Goal - Skip the pictures. Quote every line below, exactly, from the one with "Looking at the" through the final line.

Records for the task -
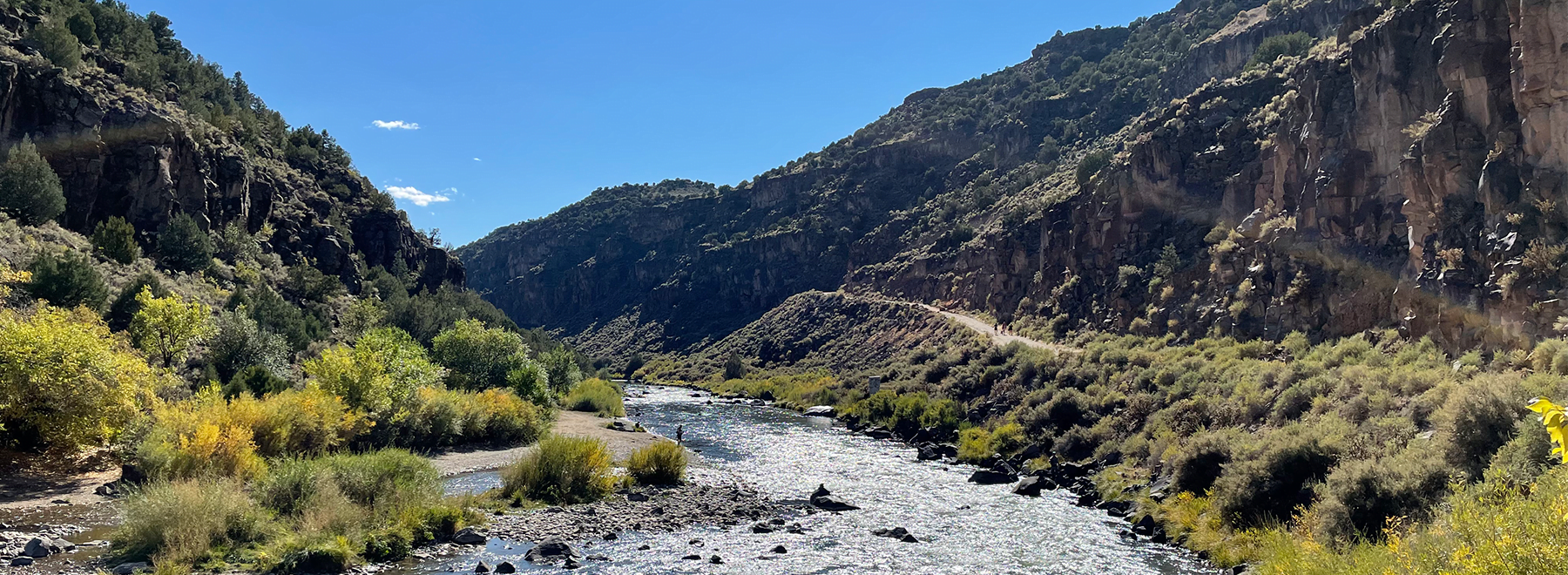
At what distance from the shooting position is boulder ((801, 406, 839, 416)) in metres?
66.8

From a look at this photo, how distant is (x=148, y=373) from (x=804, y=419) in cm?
4365

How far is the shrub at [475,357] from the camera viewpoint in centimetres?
5575

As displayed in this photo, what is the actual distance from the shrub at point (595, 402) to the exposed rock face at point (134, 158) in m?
28.4

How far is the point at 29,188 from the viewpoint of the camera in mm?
45375

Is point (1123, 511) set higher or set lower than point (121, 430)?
lower

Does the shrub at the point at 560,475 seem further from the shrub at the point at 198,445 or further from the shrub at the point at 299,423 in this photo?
the shrub at the point at 198,445

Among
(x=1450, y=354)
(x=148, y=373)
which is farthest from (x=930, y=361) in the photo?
(x=148, y=373)

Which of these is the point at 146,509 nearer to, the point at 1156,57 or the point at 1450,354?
the point at 1450,354

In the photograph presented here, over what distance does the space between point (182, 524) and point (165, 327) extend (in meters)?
21.1

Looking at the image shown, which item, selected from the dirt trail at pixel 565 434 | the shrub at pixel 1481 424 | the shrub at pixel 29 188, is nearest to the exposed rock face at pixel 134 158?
the shrub at pixel 29 188

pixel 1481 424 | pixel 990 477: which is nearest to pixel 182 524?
pixel 990 477

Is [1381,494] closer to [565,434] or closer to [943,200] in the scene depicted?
[565,434]

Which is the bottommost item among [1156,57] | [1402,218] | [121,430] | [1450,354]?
[1450,354]

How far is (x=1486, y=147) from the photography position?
1234 inches
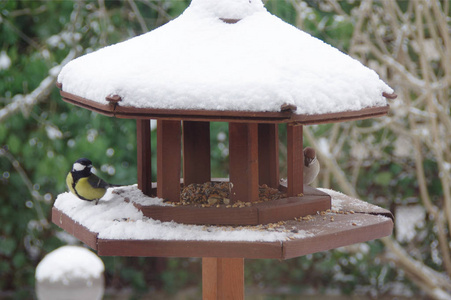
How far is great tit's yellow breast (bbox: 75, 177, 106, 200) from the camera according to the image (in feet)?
6.86

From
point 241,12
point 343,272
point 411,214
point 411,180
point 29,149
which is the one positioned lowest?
point 343,272

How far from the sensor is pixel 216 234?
5.86ft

Result of this task -
Looking at the image shown, which item, selected from the dirt trail at pixel 565 434 | the shrub at pixel 1481 424 | the shrub at pixel 29 188, is nearest to the exposed rock face at pixel 134 158?
the shrub at pixel 29 188

pixel 1481 424 | pixel 990 477: which is nearest to pixel 182 524?
pixel 990 477

Is [1381,494] closer to [565,434] or closer to [943,200] in the scene depicted?
[565,434]

Which is the bottommost item among [1156,57] | [1402,218] | [121,430] | [1450,354]?
[1450,354]

How far is (x=1486, y=147) from the photography position?
1234 inches
How far is great tit's yellow breast (bbox: 75, 177, 106, 200) from the camera according to the image (in feet)?
6.86

From
point 241,12
point 343,272
point 411,214
point 411,180
point 29,149
which is the one positioned lowest?
point 343,272

How far from the sensor is pixel 216 234?
5.86ft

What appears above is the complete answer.